Content starts

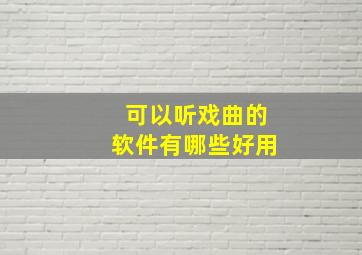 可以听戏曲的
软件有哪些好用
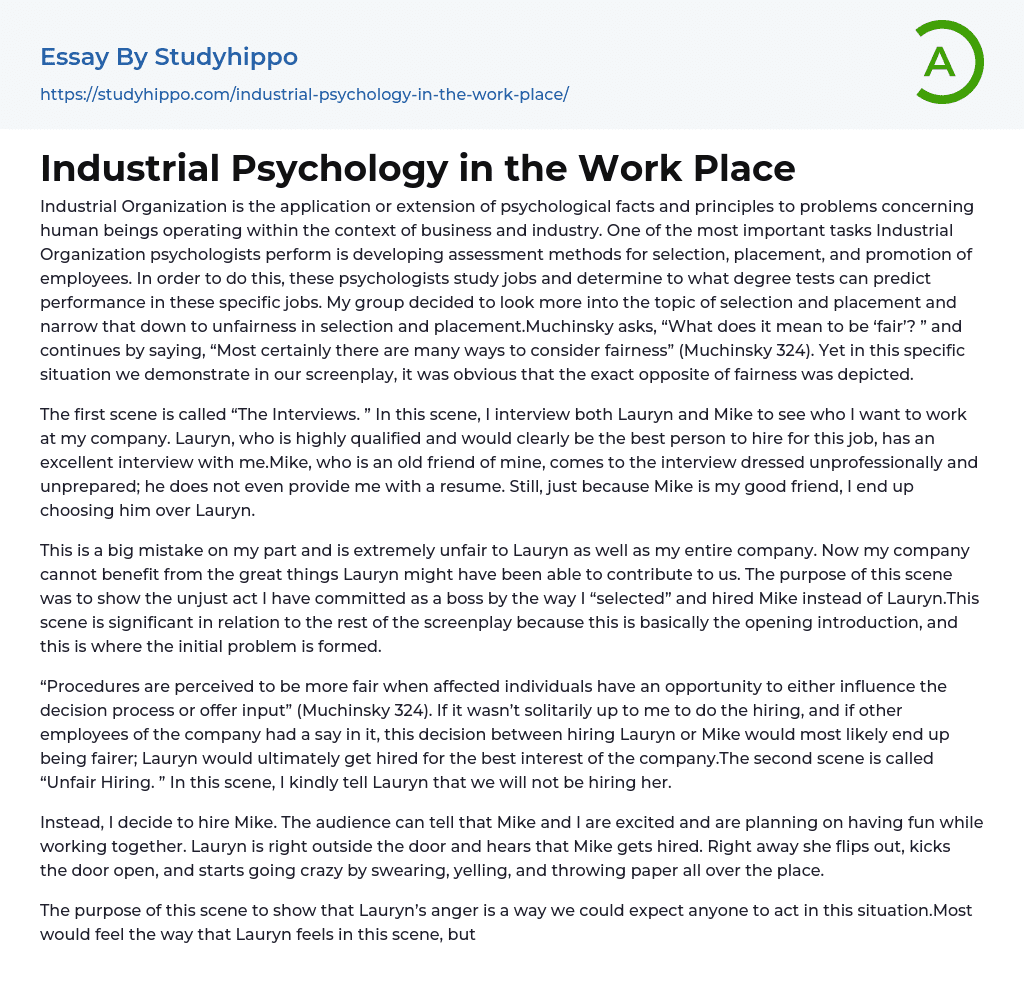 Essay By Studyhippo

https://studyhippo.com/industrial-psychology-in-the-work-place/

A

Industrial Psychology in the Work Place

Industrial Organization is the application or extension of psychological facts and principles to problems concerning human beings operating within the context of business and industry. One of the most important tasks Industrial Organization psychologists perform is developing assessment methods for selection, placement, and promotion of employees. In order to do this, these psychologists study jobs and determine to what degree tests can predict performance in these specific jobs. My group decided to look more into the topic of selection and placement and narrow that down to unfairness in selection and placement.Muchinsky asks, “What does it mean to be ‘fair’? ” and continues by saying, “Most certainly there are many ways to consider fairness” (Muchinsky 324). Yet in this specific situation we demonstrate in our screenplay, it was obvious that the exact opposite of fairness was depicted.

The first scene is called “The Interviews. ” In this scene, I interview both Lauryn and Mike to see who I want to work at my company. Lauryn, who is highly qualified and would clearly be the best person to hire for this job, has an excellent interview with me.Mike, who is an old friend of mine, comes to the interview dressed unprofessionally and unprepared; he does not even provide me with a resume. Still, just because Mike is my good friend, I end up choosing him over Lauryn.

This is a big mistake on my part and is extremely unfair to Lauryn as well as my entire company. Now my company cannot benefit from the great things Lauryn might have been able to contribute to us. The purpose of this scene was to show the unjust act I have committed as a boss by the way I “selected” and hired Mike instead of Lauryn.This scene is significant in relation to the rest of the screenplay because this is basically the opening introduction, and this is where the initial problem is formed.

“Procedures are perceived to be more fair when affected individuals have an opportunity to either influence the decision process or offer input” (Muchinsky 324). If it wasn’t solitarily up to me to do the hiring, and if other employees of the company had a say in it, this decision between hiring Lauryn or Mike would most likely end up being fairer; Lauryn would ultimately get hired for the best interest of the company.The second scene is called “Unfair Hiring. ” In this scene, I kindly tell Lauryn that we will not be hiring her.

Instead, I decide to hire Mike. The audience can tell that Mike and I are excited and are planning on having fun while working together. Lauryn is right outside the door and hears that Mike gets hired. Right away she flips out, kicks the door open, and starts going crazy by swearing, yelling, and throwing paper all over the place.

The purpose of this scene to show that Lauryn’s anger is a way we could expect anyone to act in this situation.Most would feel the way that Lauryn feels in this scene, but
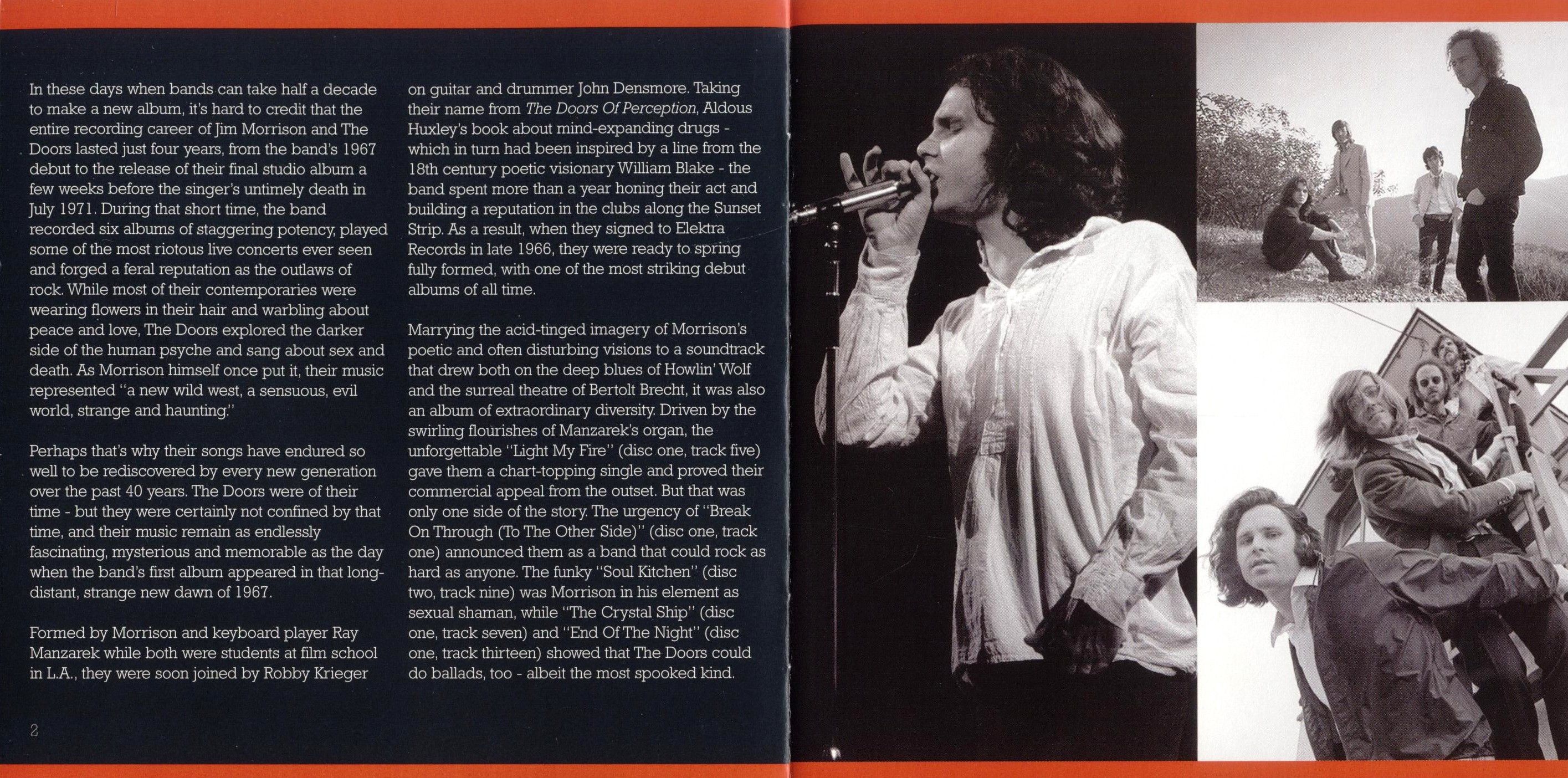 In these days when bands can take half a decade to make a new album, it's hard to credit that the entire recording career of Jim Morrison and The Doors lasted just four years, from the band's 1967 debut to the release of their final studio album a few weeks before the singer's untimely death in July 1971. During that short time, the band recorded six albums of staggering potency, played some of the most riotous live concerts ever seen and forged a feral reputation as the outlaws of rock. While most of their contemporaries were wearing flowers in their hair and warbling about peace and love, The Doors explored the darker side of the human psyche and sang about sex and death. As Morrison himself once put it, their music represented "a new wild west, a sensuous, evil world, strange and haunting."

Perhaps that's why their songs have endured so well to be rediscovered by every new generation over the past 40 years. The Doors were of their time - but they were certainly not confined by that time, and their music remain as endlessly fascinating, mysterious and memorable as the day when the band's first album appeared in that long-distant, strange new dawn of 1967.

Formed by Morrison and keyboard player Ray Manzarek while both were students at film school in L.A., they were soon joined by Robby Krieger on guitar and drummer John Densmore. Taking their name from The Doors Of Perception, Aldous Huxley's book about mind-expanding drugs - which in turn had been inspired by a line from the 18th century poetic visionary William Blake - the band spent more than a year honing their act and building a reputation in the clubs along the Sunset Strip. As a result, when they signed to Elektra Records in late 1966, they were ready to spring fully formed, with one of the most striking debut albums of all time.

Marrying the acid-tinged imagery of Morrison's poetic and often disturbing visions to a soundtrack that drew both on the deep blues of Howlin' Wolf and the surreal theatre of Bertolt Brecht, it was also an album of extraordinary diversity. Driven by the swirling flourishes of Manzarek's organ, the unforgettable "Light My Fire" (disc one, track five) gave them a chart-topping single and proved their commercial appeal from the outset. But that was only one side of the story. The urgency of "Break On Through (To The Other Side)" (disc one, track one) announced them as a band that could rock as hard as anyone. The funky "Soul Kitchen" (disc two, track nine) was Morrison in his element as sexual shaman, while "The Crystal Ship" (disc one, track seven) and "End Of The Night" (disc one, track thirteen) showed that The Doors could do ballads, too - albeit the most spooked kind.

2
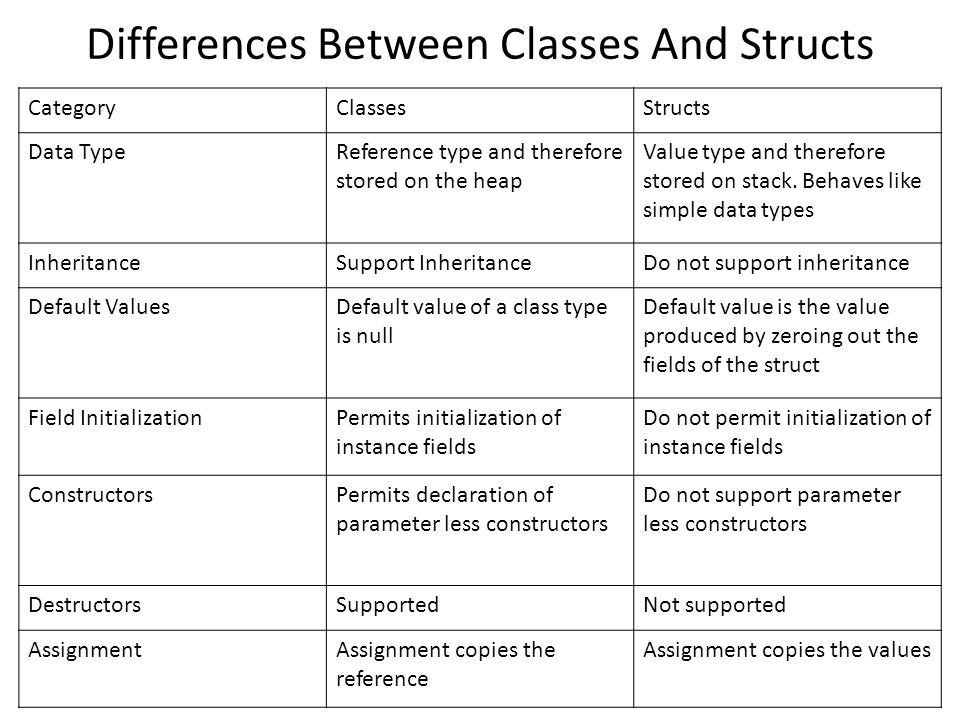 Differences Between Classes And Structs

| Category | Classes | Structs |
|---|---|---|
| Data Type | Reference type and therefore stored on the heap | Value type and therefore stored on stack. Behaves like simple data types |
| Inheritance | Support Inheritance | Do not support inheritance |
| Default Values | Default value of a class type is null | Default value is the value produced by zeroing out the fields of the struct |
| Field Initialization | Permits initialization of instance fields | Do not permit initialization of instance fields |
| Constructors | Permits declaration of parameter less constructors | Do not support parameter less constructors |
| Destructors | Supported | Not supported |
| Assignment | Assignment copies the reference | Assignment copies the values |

Content ends

§ **Work to complete**: Every line that contains "Permits" should be copied out of the data.

§ **Answer to this problem**:
| Field Initialization | Permits initialization of instance fields | Do not permit initialization of instance fields |
| Constructors | Permits declaration of parameter less constructors | Do not support parameter less constructors |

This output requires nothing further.